Oh, and ship combat is actually pretty fun, and VERY trek like.

And, as with everything FGU, acronyms are everywhere, and some are kind of humorous... BOSS, BRINT, IPA... 2E uses them less.

I don't know if 2E was ever actually released.... I do know Phil was a bit annoyed that (1) his name wasn't on the playtest cover, and (2) isn't in the text anywhere... and (3) that he hadn't been consulted at all about it.

I haven't heard from Phil in a few years now... His last post was 2013, but he logged in more recently.

I loved the setting for it, too. One of my "I've got to use that somewhere" items comes from it: the Azuriach Imperium. Scary bunch, that.
 
Space Opera was unapologetic - both about it's being Space Opera and it's own complexity.

My favorite, tho, the MekPurr - Cross the Kzin with Scotty...
 
The group I was in long ago tried Space Opera and we didn't really do more than a few sessions.

And since I didn't realize that there was a second part to this poll I'll repeat myself and say . . .

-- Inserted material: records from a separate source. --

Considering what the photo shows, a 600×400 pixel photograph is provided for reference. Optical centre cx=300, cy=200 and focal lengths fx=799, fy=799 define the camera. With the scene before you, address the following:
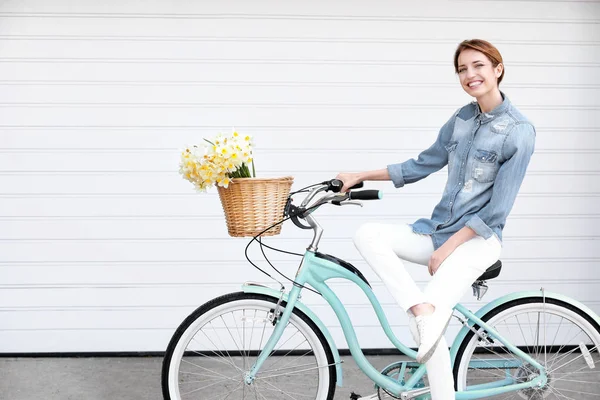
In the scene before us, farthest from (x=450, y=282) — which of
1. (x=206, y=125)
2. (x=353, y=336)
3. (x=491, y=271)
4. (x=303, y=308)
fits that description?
(x=206, y=125)

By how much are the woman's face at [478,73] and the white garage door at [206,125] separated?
191cm

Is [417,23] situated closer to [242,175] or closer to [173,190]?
[173,190]

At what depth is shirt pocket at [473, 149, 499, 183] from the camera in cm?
312

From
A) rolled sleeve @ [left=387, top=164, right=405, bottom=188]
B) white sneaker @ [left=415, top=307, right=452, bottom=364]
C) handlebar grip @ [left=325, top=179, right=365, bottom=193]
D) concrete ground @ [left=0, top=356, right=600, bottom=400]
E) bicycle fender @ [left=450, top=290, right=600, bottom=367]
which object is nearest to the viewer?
white sneaker @ [left=415, top=307, right=452, bottom=364]

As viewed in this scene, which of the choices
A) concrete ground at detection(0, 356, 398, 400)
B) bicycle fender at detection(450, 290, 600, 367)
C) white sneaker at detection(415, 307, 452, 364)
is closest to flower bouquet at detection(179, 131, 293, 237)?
white sneaker at detection(415, 307, 452, 364)

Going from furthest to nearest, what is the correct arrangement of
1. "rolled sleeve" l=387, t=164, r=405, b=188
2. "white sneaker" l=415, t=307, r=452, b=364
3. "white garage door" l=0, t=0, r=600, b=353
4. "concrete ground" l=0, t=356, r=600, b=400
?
"white garage door" l=0, t=0, r=600, b=353 < "concrete ground" l=0, t=356, r=600, b=400 < "rolled sleeve" l=387, t=164, r=405, b=188 < "white sneaker" l=415, t=307, r=452, b=364

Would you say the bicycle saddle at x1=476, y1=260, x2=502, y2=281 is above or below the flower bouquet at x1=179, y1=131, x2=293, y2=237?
below

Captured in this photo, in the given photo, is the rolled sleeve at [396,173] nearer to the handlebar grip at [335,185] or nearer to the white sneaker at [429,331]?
the handlebar grip at [335,185]

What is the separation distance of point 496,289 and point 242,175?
8.70 feet

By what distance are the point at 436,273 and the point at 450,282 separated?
2.8 inches

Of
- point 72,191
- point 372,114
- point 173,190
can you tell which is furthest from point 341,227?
point 72,191

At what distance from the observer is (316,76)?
5016 mm

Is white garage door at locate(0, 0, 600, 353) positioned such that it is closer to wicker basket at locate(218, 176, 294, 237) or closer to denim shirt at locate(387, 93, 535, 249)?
denim shirt at locate(387, 93, 535, 249)

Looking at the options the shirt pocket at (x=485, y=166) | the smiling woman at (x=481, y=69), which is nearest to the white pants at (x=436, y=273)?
the shirt pocket at (x=485, y=166)
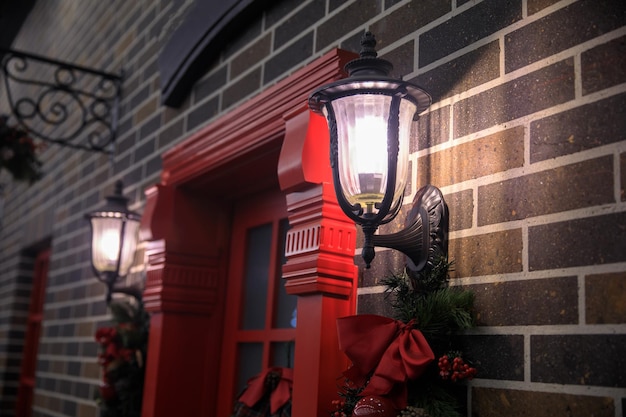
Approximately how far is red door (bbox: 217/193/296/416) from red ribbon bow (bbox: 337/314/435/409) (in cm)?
82

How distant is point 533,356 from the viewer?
1379mm

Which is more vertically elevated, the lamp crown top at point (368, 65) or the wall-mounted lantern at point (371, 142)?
the lamp crown top at point (368, 65)

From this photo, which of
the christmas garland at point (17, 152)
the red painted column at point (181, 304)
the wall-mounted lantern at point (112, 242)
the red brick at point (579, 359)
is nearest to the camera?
the red brick at point (579, 359)

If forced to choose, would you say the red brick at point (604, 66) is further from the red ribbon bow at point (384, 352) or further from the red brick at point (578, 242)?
the red ribbon bow at point (384, 352)

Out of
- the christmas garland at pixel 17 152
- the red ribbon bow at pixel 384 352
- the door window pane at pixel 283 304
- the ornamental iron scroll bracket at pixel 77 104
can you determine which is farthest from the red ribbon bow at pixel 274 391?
the christmas garland at pixel 17 152

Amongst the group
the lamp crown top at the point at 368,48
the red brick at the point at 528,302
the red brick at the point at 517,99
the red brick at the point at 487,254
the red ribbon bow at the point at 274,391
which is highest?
the lamp crown top at the point at 368,48

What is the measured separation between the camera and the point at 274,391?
2.26 m

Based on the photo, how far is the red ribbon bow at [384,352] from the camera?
4.90ft

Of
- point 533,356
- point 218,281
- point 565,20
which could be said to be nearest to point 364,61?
point 565,20

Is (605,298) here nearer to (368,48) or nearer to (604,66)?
(604,66)

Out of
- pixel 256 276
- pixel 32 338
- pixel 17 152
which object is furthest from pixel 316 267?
pixel 32 338

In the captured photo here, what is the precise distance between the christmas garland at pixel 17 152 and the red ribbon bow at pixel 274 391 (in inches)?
106

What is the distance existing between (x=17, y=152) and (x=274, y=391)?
2.91 m

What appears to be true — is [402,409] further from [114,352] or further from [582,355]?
[114,352]
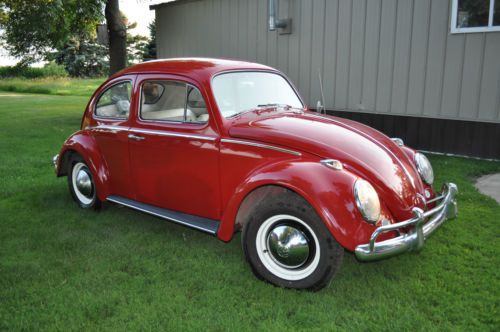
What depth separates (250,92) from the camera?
170 inches

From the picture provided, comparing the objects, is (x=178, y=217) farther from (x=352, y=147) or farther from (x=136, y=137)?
(x=352, y=147)

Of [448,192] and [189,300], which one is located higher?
[448,192]

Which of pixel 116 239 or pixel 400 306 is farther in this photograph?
pixel 116 239

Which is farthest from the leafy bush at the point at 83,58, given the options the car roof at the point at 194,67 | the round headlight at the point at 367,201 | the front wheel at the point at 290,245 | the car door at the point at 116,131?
the round headlight at the point at 367,201

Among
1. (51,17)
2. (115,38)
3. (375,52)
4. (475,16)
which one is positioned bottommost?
(375,52)

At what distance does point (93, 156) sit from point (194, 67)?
5.20 feet

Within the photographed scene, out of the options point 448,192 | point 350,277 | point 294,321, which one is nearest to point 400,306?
point 350,277

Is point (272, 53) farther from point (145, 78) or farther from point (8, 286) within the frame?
point (8, 286)

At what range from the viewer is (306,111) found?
452 cm

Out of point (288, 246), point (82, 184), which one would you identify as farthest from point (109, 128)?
point (288, 246)

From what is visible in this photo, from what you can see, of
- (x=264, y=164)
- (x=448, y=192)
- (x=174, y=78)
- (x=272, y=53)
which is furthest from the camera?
(x=272, y=53)

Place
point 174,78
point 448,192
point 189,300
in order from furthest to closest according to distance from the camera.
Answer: point 174,78
point 448,192
point 189,300

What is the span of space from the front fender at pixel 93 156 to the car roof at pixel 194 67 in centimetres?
90

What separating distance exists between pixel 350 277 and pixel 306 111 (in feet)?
5.59
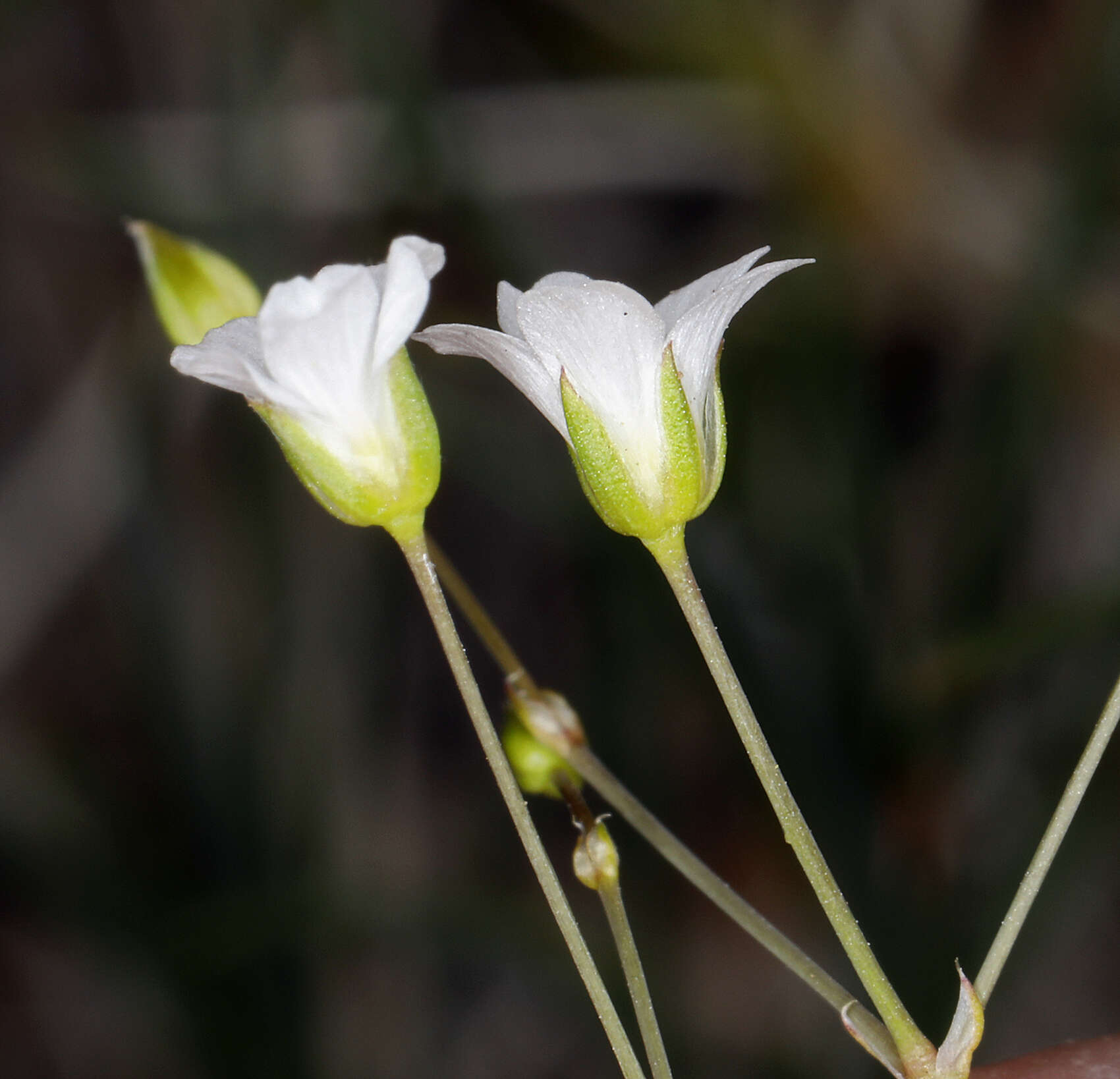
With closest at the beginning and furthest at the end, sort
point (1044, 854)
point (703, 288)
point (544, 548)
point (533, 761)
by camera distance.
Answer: point (1044, 854) < point (703, 288) < point (533, 761) < point (544, 548)

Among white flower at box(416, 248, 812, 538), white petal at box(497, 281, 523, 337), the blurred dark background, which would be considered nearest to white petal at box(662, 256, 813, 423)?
white flower at box(416, 248, 812, 538)

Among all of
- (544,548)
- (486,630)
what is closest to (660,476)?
(486,630)

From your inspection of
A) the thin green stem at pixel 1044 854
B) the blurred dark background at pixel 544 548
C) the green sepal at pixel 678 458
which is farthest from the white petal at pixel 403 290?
the blurred dark background at pixel 544 548

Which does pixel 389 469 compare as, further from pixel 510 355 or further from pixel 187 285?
pixel 187 285

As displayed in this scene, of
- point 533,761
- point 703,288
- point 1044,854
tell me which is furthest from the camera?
point 533,761

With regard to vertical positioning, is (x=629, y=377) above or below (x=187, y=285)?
below

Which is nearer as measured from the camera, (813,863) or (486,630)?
(813,863)

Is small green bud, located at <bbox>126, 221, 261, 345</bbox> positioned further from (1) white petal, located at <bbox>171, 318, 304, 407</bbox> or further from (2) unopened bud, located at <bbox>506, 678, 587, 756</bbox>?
(2) unopened bud, located at <bbox>506, 678, 587, 756</bbox>

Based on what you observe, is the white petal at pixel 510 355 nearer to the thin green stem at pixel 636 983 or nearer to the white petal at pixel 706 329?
the white petal at pixel 706 329
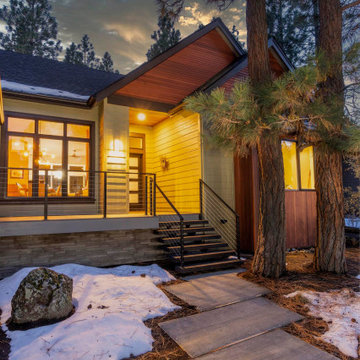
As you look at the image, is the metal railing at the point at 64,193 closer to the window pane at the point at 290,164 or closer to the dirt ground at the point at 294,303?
the dirt ground at the point at 294,303

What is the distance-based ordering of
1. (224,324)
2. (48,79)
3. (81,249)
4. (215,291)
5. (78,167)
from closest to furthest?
(224,324)
(215,291)
(81,249)
(78,167)
(48,79)

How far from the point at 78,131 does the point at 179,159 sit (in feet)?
9.20

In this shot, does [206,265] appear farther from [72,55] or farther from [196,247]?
[72,55]

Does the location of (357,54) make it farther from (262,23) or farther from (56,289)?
(56,289)

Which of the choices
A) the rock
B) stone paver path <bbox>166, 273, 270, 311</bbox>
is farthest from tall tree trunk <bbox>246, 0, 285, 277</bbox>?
the rock

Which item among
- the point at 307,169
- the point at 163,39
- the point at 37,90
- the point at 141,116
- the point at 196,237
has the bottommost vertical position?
the point at 196,237

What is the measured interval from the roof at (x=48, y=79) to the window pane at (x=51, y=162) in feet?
3.72

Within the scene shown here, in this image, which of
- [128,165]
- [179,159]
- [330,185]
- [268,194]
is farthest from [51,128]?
[330,185]

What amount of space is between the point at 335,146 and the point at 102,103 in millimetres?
5393

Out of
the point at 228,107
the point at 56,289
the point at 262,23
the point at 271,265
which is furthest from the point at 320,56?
the point at 56,289

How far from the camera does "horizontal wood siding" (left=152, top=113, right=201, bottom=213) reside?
7.10m

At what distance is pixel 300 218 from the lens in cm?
767

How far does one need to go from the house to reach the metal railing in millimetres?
24

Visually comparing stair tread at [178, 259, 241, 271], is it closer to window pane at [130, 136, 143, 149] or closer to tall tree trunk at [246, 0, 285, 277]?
tall tree trunk at [246, 0, 285, 277]
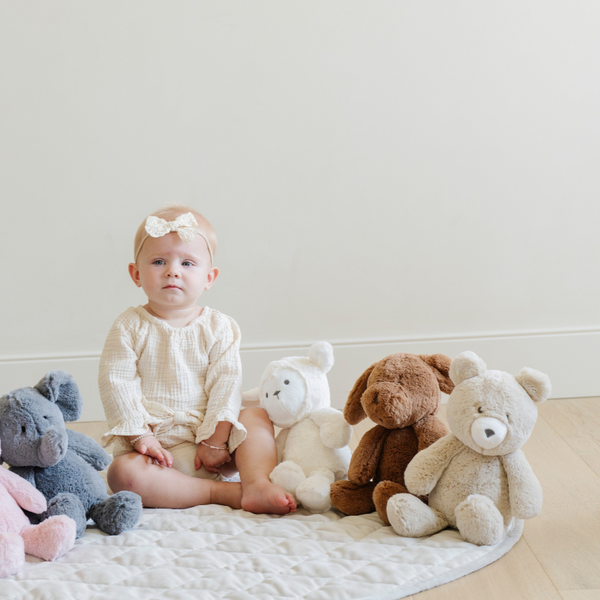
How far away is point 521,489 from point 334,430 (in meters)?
0.33

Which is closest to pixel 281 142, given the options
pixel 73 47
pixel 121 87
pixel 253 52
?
pixel 253 52

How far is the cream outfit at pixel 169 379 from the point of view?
1.24 m

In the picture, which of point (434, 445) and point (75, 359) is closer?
point (434, 445)

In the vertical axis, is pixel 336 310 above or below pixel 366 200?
below

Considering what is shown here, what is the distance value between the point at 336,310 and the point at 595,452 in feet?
2.43

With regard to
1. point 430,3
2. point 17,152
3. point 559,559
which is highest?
point 430,3

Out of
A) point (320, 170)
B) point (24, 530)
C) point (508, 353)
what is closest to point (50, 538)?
point (24, 530)

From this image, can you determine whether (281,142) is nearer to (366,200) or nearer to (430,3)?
(366,200)

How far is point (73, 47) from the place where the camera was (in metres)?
1.75

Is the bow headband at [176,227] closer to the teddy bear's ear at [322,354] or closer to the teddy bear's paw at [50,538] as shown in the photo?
the teddy bear's ear at [322,354]

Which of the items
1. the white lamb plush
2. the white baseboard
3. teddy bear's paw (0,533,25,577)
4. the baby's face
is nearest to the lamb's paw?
the white lamb plush

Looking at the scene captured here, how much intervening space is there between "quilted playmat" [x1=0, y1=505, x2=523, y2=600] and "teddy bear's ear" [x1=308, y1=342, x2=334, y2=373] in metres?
0.28

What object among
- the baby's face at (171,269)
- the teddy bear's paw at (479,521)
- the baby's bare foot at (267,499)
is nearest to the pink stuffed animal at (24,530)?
the baby's bare foot at (267,499)

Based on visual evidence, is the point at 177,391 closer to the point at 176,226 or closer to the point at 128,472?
the point at 128,472
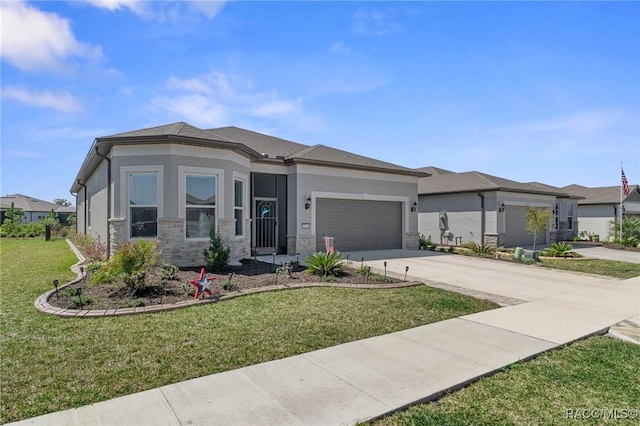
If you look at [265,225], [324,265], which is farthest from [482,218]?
[324,265]

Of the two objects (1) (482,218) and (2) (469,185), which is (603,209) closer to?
(2) (469,185)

. . . still Thousand Suns.
 
I used all three of my votes in part 1, but I'd like to give an honorable mention to N.E.W. from W.O.I.N. by EN Publishing. Pretty solid, but light enough to just roll with it and have a good time.
 
So now we have two of these polls. Is there to be a third one with all new games or a battle of the champions from the two polls? A third thread where we has out what this all means, if anything?